Towards a (true) Dhivehi search engine

As much as I would like the Dhivehi language to die and rot away, it seems it won't happen, atleast for a while. The (relatively) newly minted freedom to publish newspapers and the growth of web-based news sites may have poised Dhivehi for a serious revival of the language. The revival probably isn't so much in terms of improvements in the vocabulary or other more linguistics related changes but rather a revival in terms of the amount of information now being pumped out in Dhivehi - and in my opinion, that's a great start.

A (if not THE) point worth noting here is that much of this new information is being produced - and published - by digital means. Most government authorities now have web portals and an increasing number of them maintain them diligently. Most, if not all, newspapers and magazines also seem to maintain web portals with their content being made available online on the web. This modern revival thus presents a very interesting and a very much modern set of problems (to geeks like me atleast :-P) :- accessing it. It is probably the first time in Maldivian history that a "dhivehi search engine" makes practical sense.

Now, I am aware that Google and other search engines can be used to search for Dhivehi and I'm also aware that there are a few local operations that purport/aspire to be Maldivian search engines but they all share important shortcomings. These shortcomings are mostly inherent to the various methods of writing Thaana as used on the World Wide Web.

Say you want to search for the word "rayyithunge". Typing that into a search engine would bring an entirely different set of results from typing in "rwacyituncge" or "ރައްޔިތުންގެ" - both of which are alternative forms of representing the same thing in Dhivehi. The different set of results arise because of the differences in the representation schemes used on the different sites. A search with the phrase "rayyithunge" would bring in results with pages that seem to mostly contain English and that's because "rayyithunge" is Dhivehi "Latin"ised into English so that we could use standard English characters to write Dhivehi words. People commonly use such Latinised Dhivehi when writing emails or chatting - say "haalu kihineththa" etc. Meanwhile, a search with the phrase "rwacyituncge" results in a listing of content from sites like Haveeru and Miadhu who use standard ASCII coupled with custom Dhivehi fonts with the characters mapped. If you try copy-pasting something written on the Haveeru page you'd see that it comes out as a seemingly meaningless jumble of letters. Lastly, a search with the phrase "ރައްޔިތުންގެ would bring in results from sites like Minivan Daily and Sangu Daily who use Unicode to display Dhivehi.
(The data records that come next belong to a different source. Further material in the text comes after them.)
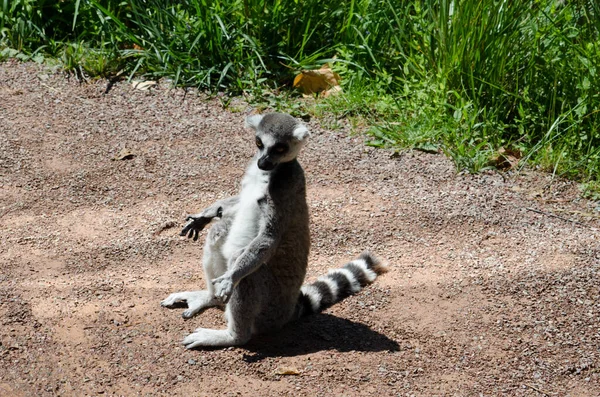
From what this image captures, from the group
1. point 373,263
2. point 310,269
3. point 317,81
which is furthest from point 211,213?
point 317,81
Anyway, the technical explanations aside, the point is that Dhivehi search is (currently) a messy enterprise.

The solution to this problem can (seem to) be pretty simple. A custom search interface could be made to simply take the search query from a user and convert it into the three different representation schemes and then spawn search a search for each representation phrase on any of the existing search engines. This would work just fine... until you run into peculiar problems related to Latinised and ASCII Dhivehi schemes. Take for example the word "ފަލަ" Latinised into "fala" - a search on the word would result in almost entirely non-Dhivehi results totally unrelated to what we really want. Similarly, a search on the ASCII'ed phrase "Oled" (which is the word "ދެލޯ") would result in a large number of non-Dhivehi results with no bearing on what we wanted. These problems occur because Latinised and ASCII Dhivehi representations can result in text that have meaning in English as well - such as the case of "Oled" as above which happens to be a popular technical term in English.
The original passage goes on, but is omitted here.